> EXERCISE REQUIREMENTS: Please output the part of the data below that opens with the line containing "With zigzag pattern" and runs through the end of the data, including both ends, as a JSON list of strings with one string per line and blank lines omitted. Leave the pictures out of the answer.

--- BEGIN ---

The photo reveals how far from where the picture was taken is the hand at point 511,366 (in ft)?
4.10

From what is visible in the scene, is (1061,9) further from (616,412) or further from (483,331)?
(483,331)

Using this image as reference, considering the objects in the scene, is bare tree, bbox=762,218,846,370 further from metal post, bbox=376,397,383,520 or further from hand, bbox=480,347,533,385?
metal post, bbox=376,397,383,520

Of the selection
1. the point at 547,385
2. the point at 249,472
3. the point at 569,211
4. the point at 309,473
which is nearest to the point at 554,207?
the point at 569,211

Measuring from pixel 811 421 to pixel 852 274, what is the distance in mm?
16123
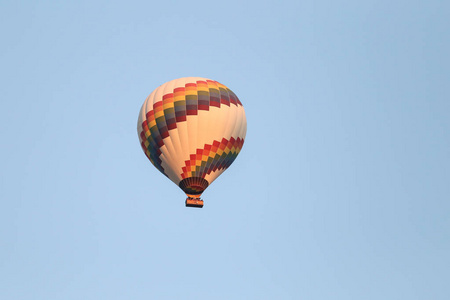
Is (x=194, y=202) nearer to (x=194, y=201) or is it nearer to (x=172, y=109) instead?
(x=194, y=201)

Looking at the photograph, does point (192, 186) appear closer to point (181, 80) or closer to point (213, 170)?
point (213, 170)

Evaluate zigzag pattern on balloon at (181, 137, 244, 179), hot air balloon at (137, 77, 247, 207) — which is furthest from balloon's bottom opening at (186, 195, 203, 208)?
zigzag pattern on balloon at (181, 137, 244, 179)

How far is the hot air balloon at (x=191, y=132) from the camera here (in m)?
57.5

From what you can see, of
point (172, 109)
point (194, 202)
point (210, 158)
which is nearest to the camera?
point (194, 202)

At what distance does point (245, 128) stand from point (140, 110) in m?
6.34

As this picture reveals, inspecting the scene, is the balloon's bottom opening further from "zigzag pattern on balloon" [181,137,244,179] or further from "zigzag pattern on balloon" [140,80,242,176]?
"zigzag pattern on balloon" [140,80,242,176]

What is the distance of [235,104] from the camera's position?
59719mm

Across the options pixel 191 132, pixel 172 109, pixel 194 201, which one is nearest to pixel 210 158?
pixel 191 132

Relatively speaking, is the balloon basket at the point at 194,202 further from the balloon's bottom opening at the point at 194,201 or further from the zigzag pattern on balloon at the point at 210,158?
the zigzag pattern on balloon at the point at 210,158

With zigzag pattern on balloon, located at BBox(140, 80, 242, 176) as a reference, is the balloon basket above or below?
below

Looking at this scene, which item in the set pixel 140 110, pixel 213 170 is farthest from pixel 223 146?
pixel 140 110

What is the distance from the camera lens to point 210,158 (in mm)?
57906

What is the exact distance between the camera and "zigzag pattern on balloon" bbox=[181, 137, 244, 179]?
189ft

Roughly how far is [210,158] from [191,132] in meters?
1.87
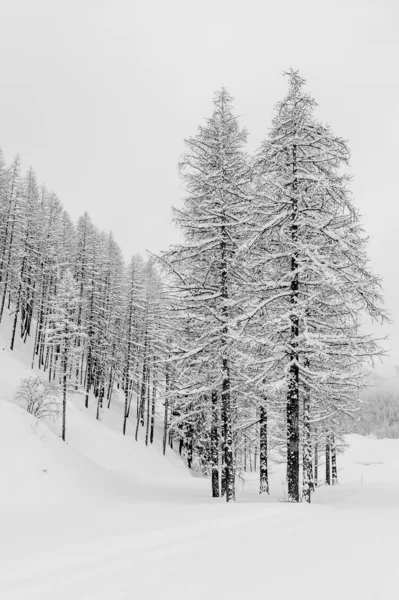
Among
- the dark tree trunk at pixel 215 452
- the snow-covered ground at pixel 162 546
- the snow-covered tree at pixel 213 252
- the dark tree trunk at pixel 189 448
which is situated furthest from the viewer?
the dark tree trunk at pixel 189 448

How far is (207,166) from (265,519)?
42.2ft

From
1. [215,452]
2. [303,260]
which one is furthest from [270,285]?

--- END ---

> ANSWER:
[
  "With zigzag pattern on balloon, located at BBox(140, 80, 242, 176) as a reference, is the balloon basket above or below?",
  "below",
  "Looking at this scene, which item in the set pixel 140 110, pixel 213 170 is farthest from pixel 223 146?",
  "pixel 140 110",
  "What is the distance from the camera lens to point 210,158 (in mm)?",
  "57906",
  "What is the exact distance between the camera and \"zigzag pattern on balloon\" bbox=[181, 137, 244, 179]?",
  "189ft",
  "Roughly how far is [210,158] from [191,132] in meters?",
  "1.87",
  "Among",
  "- the dark tree trunk at pixel 215 452",
  "- the snow-covered ground at pixel 162 546",
  "- the snow-covered tree at pixel 213 252",
  "- the dark tree trunk at pixel 189 448",
  "which is situated furthest from the viewer?",
  "the dark tree trunk at pixel 189 448",
  "How far is (207,166) from (265,519)?",
  "42.2ft",
  "From",
  "1. [215,452]",
  "2. [303,260]",
  "which one is furthest from [270,285]?"
]